||Etty Hillesum was a Dutch Jewish woman of 27 who wrote about her remarkable intellectual, social and spiritual transformation through diaries and letters before her death in Auschwitz on November 30, 1943. Etty’s diaries provide an account of the whirlwind of the last two years of her life—when she met and began to work with the German Jewish Jungian analyst Julius Spier, nine months after the Nazis occupied Holland. Her writings chronicle her journey from a troubled but gifted young woman—erotically volatile and emotionally chaotic—to a human being consciously facing the horrors of her time with clarity and respect for human life while it was being systematically erased.
In Amsterdam 1942, round-ups of Dutch Jews for eventually deportation to Camps began. Etty refused hiding and under pressure from her family, she applied for a menial job working for the Jewish Council, she decided to volunteer as a social worker to help the first round-up of Jews sent from Amsterdam to Westerbork Transit Camp, where Jews were sent while awaiting deportation to camps such as Auschwitz and Sobibor. Under the threat of weekly transport to death camps, she wrestled with the temptation to give in to the degradation surrounding her and dared to express the opinion that “Nazi barbarism awakens the very same barbarism in us.” While at Westerbork, she wrote letters in Amsterdam which were shared among her friends that deeply reflected on the human nature, god and the importance of compassion in a murderous age.
Etty and her family were eventually, on sudden special orders from The Hague, transported from Westerbork to Auschwitz.
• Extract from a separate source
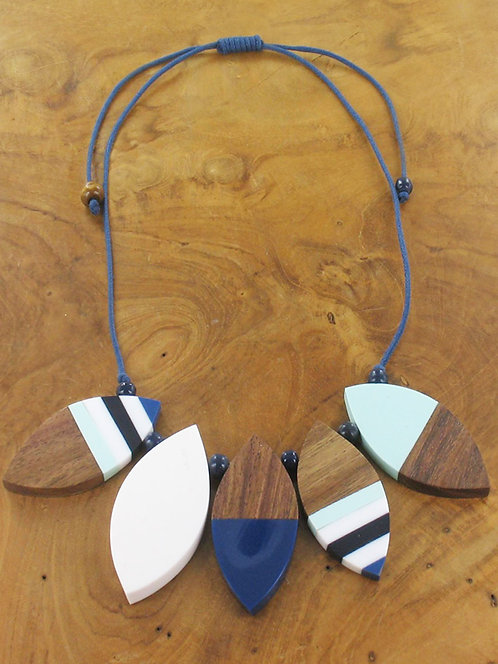 Short Resin & Wood Petal Necklace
She threw her final piece of writing on a postcard from the train on Sept.7th, 1943, which was found by farmers and mailed back to her friends in Amsterdam:
Christine, opening the Bible at random I find this “The Lord is my hightower.” I am sitting on my rucksack in the middle of full freight car. Father, mother and Mischa are a few cars away. We left the camp singing firmly and calmly. We shall be traveling for three days. Thank you for all your kindness and care.
Goodbye for now from the four of us.